The Coalition in a news release says it will advocate for laws that will allow food trucks to operate in the city, and ensure that food trucks meet the same health and safety standards as brick-and-mortar restaurants. The Coalition supports legislation that is narrowly tailored to protecting the public’s health and safety, while allowing trucks to freely operate on public streets.
News Release From The Greater Akron Food Truck Coalition
Akron, Ohio—Today, food trucks from across the Akron area are announcing the formation of a new organization, the Greater Akron Food Truck Coalition. Akron currently prohibits food trucks from operating on public property. This ban is unconstitutional and harms the communities that are being denied the many benefits of food trucks.
The Coalition will advocate for laws that will allow food trucks to operate in the city, and ensure that food trucks meet the same health and safety standards as brick-and-mortar restaurants. The Coalition supports legislation that is narrowly tailored to protecting the public’s health and safety, while allowing trucks to freely operate on public streets.
Some brick-and-mortar restaurants and the Downtown Akron Partnership have advocated against opening up Akron’s streets to food trucks, fearing that the competition the trucks create will hurt their businesses. But banning food trucks in order to protect established businesses from competition is unconstitutional.
Akron should embrace food trucks, as they improve local business scenes—including restaurants —by increasing foot traffic in communities, keep the streets safe, and activate less-populated areas. Food trucks and restaurants serve two different customers and are not competing for the same dollar.
“Akron has a unique opportunity to pass legislation that embraces the food truck revolution instead of rejecting us and driving it out of town,” said Jeffrey Winer, president of the Coalition and owner of The Orange Truk. “Cities across the country are currently considering how to regulate food trucks, and Akron can be an example heralded nationally for passing a law that allows food trucks to operate and is limited to protecting the public’s health and safety, which is what the government is supposed to do - not protect established businesses from competition.”
Last week, the Coalition met with the Institute for Justice, a national public interest, civil liberties law firm that advocates in the courts of law and public opinion on behalf of entrepreneurs. The Institute has successfully challenged in court vending laws in El Paso and Atlanta, and is currently suing Hialeah and most recently Chicago. IJ is also working with dozens of food truck groups across the country to reform laws at the local level.

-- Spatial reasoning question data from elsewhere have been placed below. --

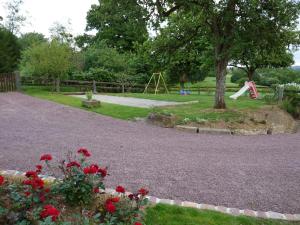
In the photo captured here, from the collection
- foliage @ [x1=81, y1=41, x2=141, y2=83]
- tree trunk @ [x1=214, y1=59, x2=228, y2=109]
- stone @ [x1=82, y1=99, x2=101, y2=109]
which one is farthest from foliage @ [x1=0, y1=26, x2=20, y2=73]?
tree trunk @ [x1=214, y1=59, x2=228, y2=109]

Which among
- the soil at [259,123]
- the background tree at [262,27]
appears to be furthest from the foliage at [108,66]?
the soil at [259,123]

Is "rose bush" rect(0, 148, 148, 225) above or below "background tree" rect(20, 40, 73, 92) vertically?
below

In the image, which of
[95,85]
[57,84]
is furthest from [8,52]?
[95,85]

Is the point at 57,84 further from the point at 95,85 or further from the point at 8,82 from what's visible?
the point at 8,82

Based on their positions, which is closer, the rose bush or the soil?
the rose bush

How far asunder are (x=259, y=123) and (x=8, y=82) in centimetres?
1820

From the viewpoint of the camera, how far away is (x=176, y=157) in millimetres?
6293

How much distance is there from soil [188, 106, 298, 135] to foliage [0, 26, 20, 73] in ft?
59.9

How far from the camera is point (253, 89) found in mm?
18953

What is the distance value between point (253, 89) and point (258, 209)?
16055mm

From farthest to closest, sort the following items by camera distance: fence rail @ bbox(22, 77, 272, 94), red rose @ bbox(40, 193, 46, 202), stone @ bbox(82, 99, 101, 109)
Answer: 1. fence rail @ bbox(22, 77, 272, 94)
2. stone @ bbox(82, 99, 101, 109)
3. red rose @ bbox(40, 193, 46, 202)

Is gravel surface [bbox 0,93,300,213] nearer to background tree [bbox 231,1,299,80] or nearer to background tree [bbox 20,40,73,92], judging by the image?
background tree [bbox 231,1,299,80]

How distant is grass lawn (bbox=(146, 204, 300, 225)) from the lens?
3432 millimetres

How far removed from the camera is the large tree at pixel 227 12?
1052 cm
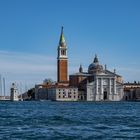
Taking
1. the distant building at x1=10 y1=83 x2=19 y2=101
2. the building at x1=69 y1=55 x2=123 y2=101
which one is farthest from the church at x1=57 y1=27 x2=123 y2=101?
the distant building at x1=10 y1=83 x2=19 y2=101

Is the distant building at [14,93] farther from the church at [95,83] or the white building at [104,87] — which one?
the white building at [104,87]

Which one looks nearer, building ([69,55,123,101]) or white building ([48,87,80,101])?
building ([69,55,123,101])

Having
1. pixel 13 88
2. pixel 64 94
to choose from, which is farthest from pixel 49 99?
pixel 13 88

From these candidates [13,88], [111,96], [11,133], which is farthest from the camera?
[111,96]

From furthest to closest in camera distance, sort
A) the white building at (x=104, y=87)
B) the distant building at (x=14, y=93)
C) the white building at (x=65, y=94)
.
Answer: the white building at (x=65, y=94) < the white building at (x=104, y=87) < the distant building at (x=14, y=93)

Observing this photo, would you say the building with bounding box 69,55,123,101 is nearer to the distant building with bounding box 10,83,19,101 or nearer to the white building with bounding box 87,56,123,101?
the white building with bounding box 87,56,123,101

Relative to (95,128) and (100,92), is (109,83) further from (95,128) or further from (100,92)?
(95,128)

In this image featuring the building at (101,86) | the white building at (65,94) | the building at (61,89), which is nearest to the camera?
the building at (101,86)

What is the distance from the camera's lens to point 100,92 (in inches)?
7372

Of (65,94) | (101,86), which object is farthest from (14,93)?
(101,86)

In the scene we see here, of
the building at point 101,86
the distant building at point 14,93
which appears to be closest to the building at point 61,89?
the building at point 101,86

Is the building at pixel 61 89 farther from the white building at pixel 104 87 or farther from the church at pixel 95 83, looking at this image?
the white building at pixel 104 87

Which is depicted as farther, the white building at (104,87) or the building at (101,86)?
the building at (101,86)

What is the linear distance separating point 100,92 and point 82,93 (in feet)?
20.9
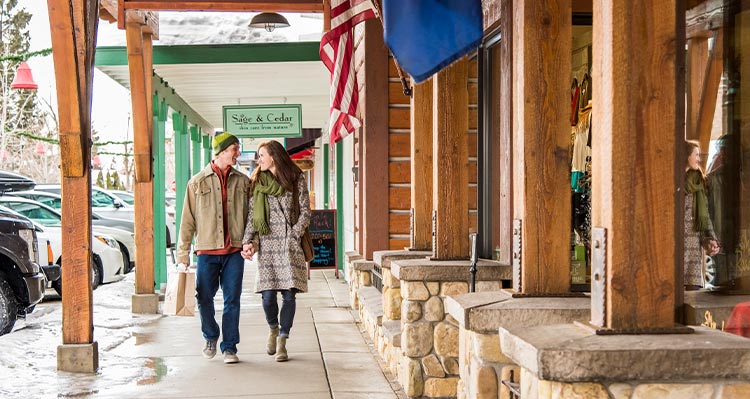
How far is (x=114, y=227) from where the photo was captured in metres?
17.1

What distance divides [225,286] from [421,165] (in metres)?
1.90

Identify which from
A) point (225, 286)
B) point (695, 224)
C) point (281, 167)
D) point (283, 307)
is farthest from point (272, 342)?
point (695, 224)

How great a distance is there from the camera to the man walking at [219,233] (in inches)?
283

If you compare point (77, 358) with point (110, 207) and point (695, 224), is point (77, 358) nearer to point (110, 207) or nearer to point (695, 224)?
point (695, 224)

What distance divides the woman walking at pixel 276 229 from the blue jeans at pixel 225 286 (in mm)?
163

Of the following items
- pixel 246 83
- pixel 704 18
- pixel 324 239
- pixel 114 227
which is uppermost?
pixel 246 83

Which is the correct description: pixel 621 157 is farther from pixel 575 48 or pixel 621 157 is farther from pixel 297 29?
pixel 297 29

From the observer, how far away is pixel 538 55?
161 inches

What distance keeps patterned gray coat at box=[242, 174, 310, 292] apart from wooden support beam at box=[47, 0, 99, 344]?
4.16 feet

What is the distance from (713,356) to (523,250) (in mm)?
1361

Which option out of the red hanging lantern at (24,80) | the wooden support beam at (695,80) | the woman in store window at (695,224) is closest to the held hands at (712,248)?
the woman in store window at (695,224)

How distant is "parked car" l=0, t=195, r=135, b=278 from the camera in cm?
1355

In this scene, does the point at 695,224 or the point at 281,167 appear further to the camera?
the point at 281,167

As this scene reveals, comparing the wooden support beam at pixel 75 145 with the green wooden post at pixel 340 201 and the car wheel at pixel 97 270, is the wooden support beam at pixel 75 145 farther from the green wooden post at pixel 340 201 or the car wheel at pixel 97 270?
the green wooden post at pixel 340 201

“Considering the immense benefits food trucks provide entrepreneurs on the first rung of the economic ladder and the communities they serve, Akron officials should welcome food trucks onto their streets,” said Christina Walsh, director of activism and coalitions at the Institute for Justice. “Akron’s ban on food trucks raises grave constitutional concerns, and we look forward to working with the city to ensure laws that are passed pass constitutional muster and foster entrepreneurship and economic growth for all - not stifle it on behalf of a few businesses who don’t want the competition.”